En muchas ocasiones hemos escuchado a muchos autores que hay que adaptarse a los cambios. La especie que así sea capaz tiene posibilidades de supervivencia.

Esto si lo trasladamos al mundo de los negocios se me ocurre hacer una similitud con el automóvil y cómo a mi juicio los talleres deben de emprender una necesaria y constante reforma para adaptarse al futuro más inmediato que ya está aquí.

Hace unos treinta años, sin irse más remotamente, los coches apenas tenían tecnología distinta a la analógica. Así pues en los talleres era frecuente escuchar averías relacionadas con los platinos, la tapa delco, los taqués, sustitución de tubos de escape, amortiguadores, por ejemplo.

En la siguiente década se popularizó el catalizador, cambiamos a gasolina sin plomo, los encendidos eran electrónicos, las carreteras mejoraron sensiblemente por el derroche en infraestructuras con motivo de la Expo y las Olimpiadas del 92.

En consecuencia, al tener mejor gasolina ya no se estropeaban con tanta frecuencia los silenciosos, no se reventaban tanto los amortiguadores al mejorar los firmes y se empezaba una tremenda carrera por engordar los coches a base de ir incorporando más y más sistemas de seguridad.

Los talleres tuvieron que pasar de ser mecánicos puros, a especializarse en electrónica dado que ya no fallaban tanto los componentes y si sus centralitas, relés, fusibles, etc…

Ahora ya en pleno siglo XXI, ya no se repara nada.
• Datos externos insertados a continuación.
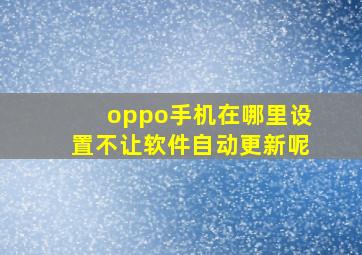 oppo手机在哪里设置不让软件自动更新呢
Todos los diagnósticos los analiza una máquina que indica la avería que sin más hace que se sustituya un componente u otro.

Pero es que la revolución viene ya. Con la desaparición de los combustibles fósiles antes de lo que nos demos cuenta, estaremos viajando en “electrodomésticos con ruedas” eléctricos puros, vehículos híbridos, mediante gas natural o con pila de combustible.
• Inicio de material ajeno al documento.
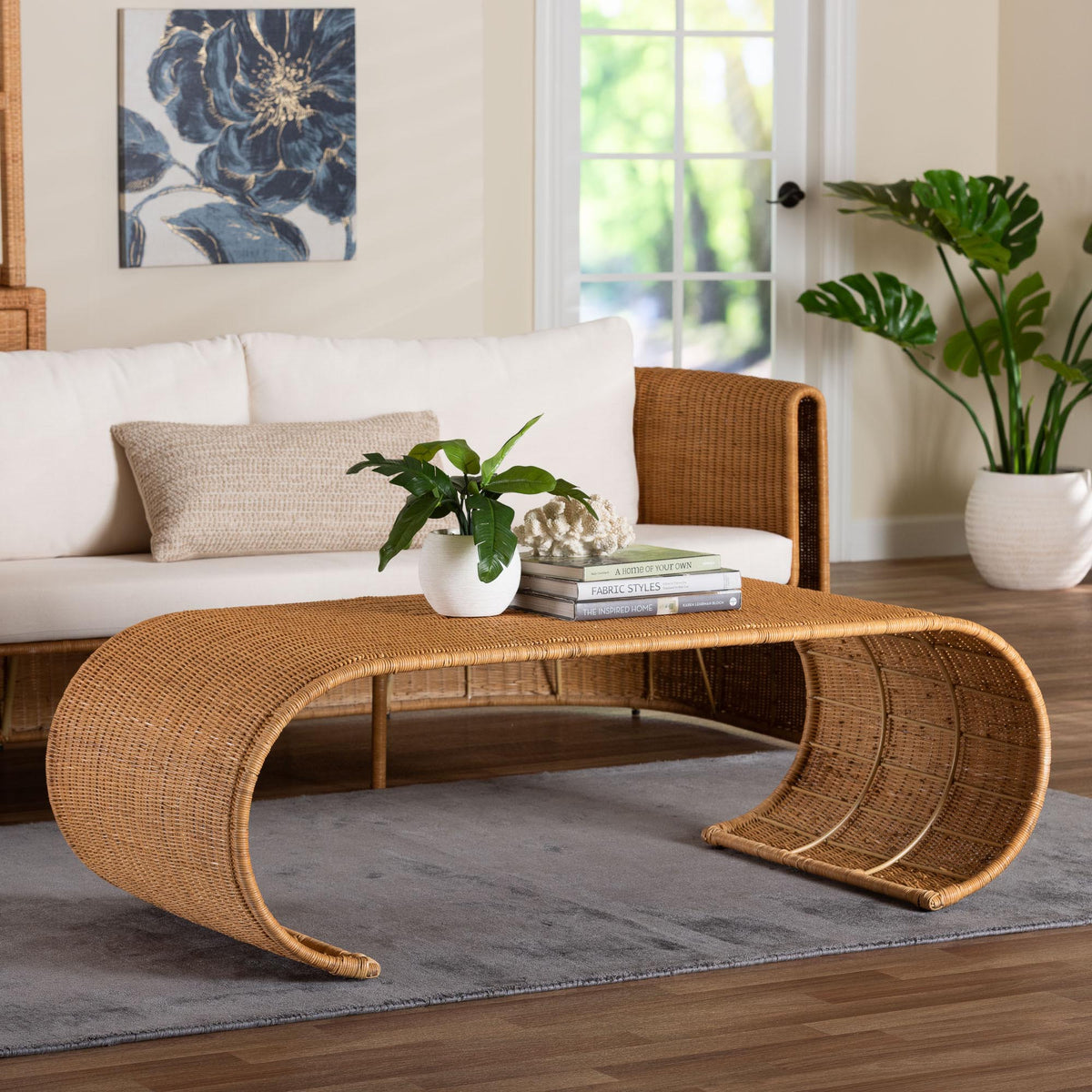 Bali & Pari Palm Waterfall Rattan Coffee Table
En esos momentos, ¿los talleres que será de ellos?. Los motores eléctricos no tienen el mantenimiento de los motores de explosión. La entrada de internet a bordo de los coches facilitará los recorridos más eficientes, se evitarán los usos distintos a los ecológicos, la soberanía de la conducción ya no será total del ser humano y si de mil y un sensores que vigilarán nuestra conducción.

Es ahora cuando toca empezar a prepararse para el futuro. Tenemos que adaptarnos a la evolución de la especie, siendo inevitable el progreso en este aspecto aún cuando todos añoremos los viejos cacharros puros completamente analógicos.